## start MATERIAL PROVIDED

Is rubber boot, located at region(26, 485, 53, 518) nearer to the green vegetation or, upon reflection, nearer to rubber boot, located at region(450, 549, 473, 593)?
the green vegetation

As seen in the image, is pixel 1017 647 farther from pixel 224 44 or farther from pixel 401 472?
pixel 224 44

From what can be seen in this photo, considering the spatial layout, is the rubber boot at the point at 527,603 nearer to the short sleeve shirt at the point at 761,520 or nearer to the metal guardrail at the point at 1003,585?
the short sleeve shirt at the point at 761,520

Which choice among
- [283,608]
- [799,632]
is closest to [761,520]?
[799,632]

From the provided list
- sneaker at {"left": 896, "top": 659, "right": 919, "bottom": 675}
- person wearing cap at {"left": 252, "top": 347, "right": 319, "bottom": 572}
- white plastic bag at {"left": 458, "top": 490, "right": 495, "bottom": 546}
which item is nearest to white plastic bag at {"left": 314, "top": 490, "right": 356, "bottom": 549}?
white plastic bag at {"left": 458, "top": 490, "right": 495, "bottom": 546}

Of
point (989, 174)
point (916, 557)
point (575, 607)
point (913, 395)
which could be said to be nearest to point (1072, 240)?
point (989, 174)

## end MATERIAL PROVIDED
## start MATERIAL PROVIDED

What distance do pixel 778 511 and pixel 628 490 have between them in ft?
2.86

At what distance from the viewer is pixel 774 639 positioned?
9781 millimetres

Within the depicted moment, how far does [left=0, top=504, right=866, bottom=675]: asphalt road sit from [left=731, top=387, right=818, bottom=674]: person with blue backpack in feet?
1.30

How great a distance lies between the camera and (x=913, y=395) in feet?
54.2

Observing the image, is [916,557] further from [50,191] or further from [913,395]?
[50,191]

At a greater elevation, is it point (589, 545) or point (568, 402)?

## end MATERIAL PROVIDED

DIRECTIONS FOR THIS TASK: List every line in the entries above that contains the string "right".

EXERCISE RESPONSE:
- sneaker at {"left": 896, "top": 659, "right": 919, "bottom": 675}
- person wearing cap at {"left": 252, "top": 347, "right": 319, "bottom": 572}
- white plastic bag at {"left": 458, "top": 490, "right": 495, "bottom": 546}
which item is nearest to white plastic bag at {"left": 314, "top": 490, "right": 356, "bottom": 549}?
white plastic bag at {"left": 458, "top": 490, "right": 495, "bottom": 546}
Within the depicted moment, how far does [left=0, top=504, right=866, bottom=675]: asphalt road sit from [left=731, top=387, right=818, bottom=674]: person with blue backpack in feet?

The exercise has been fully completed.